* _Text_
Even though a snowstorm during a campus visit scared her off from attending the Chicago College of Osteopathic Medicine, Dr. Benjamin was among kindred spirits in a room of more than 400 DOs. The Alabama native, who is an allied member of the AOA, spent more than 20 years as a rural family physician in solo practice serving the working poor.

Dr. Benjamin forged her core values in the Gulf Coast shrimping village of Bayou La Batre, Ala., where she founded a health clinic to care for the town’s impoverished residents. Learning that “there were things the prescription pad wouldn’t take care of by itself,” she built relationships with nonprofit organizations, including the American Red Cross, United Way and literacy-promoting entities, and became increasingly active in medical societies, especially the American Medical Association.

“Practicing medicine wasn’t just sewing up shark bites,” she told the House on July 17 in Chicago. “I had to deal with the ‘land sharks’: the regulators, the reviewers, the red-tape dispensers and what I jokingly call the hammerheads—the lawyers.”

Dr. Benjamin first tasted the fruits of political engagement at a meeting of the Medical Association of Georgia, which she attended while still an intern. After speaking up on a resolution that went on to pass, Dr. Benjamin was dispatched by the association to defend the resolution before the AMA’s policymaking body. Within months of the AMA’s passage of the Georgia resolution, which called for clinical information on sexually transmitted diseases to be taught in medical schools, all U.S. medical schools were urged to cover STDs in their core curricula.

“I learned that one person can make a difference,” Dr. Benjamin said.

Fighting for patients

Despite her prominent position, Dr. Benjamin indicated that she hasn’t lost sight of the kind of people she hopes will benefit from her work.

She told the story of one of her patients, a woman in her early 40s who suffered from back pain. Dr. Benjamin called in a prescription for the woman and asked her to return in a few days.

“On Tuesday, I came into the exam room and there she was like she promised,” Dr. Benjamin recalled. “But she was leaning over the exam table in so much pain that she couldn’t sit down.” Dr. Benjamin learned that that the patient, a school custodian who had good health insurance, never picked up her prescription because she couldn’t afford the co-pay.

* _Exercise_
Extend the piece on Dr. Benjamin's address to the House of Delegates, picking up right after its final sentence about the patient who couldn't afford her co-pay.

* _Dataset content_
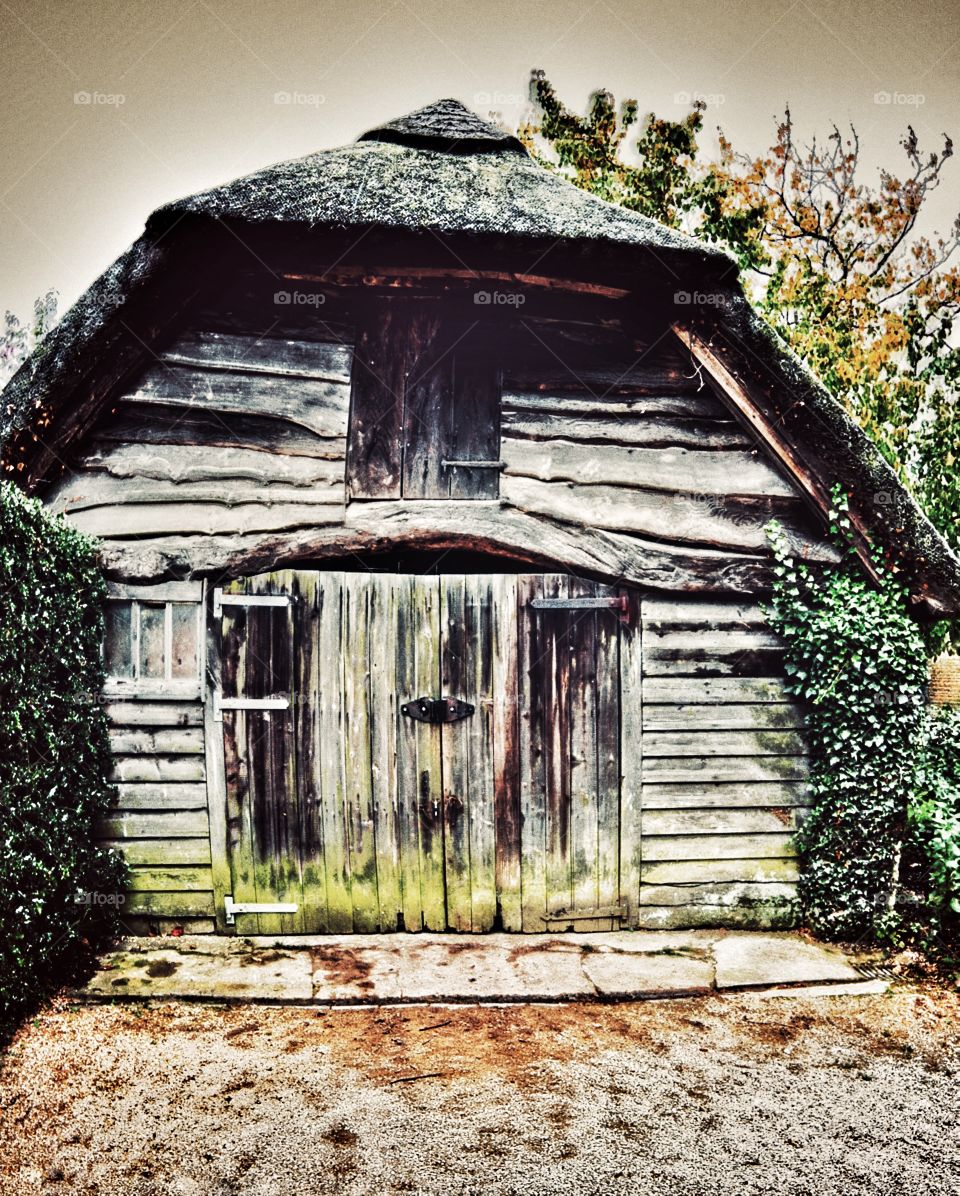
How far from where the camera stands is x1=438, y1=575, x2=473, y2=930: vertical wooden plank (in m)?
5.15

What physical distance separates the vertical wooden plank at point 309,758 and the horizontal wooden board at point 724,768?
222 cm

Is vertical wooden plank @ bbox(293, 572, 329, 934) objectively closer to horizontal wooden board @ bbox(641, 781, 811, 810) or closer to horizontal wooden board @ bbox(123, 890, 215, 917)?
horizontal wooden board @ bbox(123, 890, 215, 917)

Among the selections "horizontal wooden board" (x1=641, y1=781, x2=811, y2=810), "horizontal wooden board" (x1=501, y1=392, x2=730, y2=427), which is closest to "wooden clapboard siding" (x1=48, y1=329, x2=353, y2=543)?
"horizontal wooden board" (x1=501, y1=392, x2=730, y2=427)

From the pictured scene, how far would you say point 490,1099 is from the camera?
11.3 feet

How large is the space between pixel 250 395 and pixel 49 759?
8.40 feet

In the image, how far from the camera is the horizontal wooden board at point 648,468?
5254mm

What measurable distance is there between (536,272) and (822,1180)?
193 inches

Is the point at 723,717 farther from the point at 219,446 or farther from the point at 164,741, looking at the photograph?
the point at 219,446

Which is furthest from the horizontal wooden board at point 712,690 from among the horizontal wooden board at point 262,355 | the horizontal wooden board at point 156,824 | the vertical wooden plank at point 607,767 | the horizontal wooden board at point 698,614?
the horizontal wooden board at point 156,824

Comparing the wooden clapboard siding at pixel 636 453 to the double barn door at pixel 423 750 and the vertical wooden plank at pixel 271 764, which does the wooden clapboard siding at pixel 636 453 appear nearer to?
the double barn door at pixel 423 750

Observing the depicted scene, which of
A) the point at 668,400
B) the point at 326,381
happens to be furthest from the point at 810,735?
the point at 326,381

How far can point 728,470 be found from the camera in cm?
534

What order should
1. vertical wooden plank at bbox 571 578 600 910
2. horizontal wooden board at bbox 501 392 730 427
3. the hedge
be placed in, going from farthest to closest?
horizontal wooden board at bbox 501 392 730 427
vertical wooden plank at bbox 571 578 600 910
the hedge

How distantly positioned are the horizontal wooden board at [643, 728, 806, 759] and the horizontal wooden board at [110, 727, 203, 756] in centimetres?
299
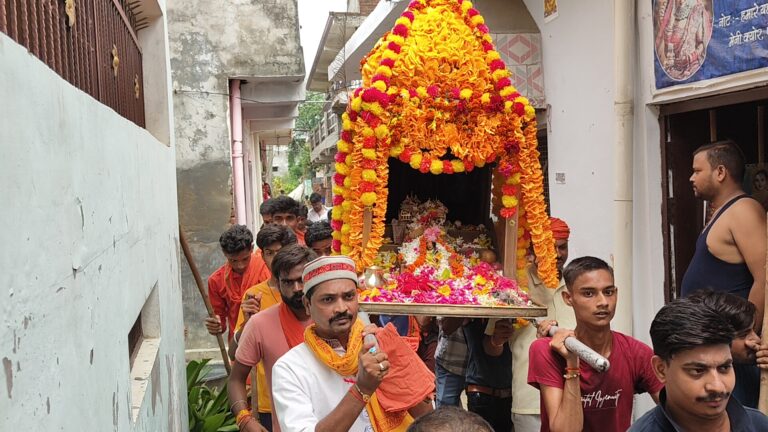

* _Exercise output_
The patient then said she intended to return to work that evening because the school’s floors needed stripping. “She was willing to strip the floors of wax so that our kids can go to school and she couldn’t even sit down, she was in so much pain,” Dr. Benjamin said.

“These are the people that I don’t mind fighting for,” she continued. “These are the people we’re trying to make health reform changes for.”

Dr. Benjamin noted that beginning in September, the health reform law will eliminate co-pays for many preventive services, such as mammograms, Pap smears and screenings for diabetes mellitus and hypertension. The Affordable Care Act also provides for financial incentives to help physicians adopt electronic health records. As someone who grappled firsthand with the patient-chart chaos after Hurricane Katrina, Dr. Benjamin stressed the importance of electronic health records to patient safety and public health.

“This is an exciting time to work in our health care system because we have the opportunity to make it better and easier for our patients,” Dr. Benjamin told the House.

After thanking the AOA House for allowing her to “interrupt” its deliberations, Dr. Benjamin stepped off the podium to a standing ovation. The House resumed work that afternoon on resolutions related to immunizations, salt consumption and breast-cancer screenings, among other preventive medicine policies.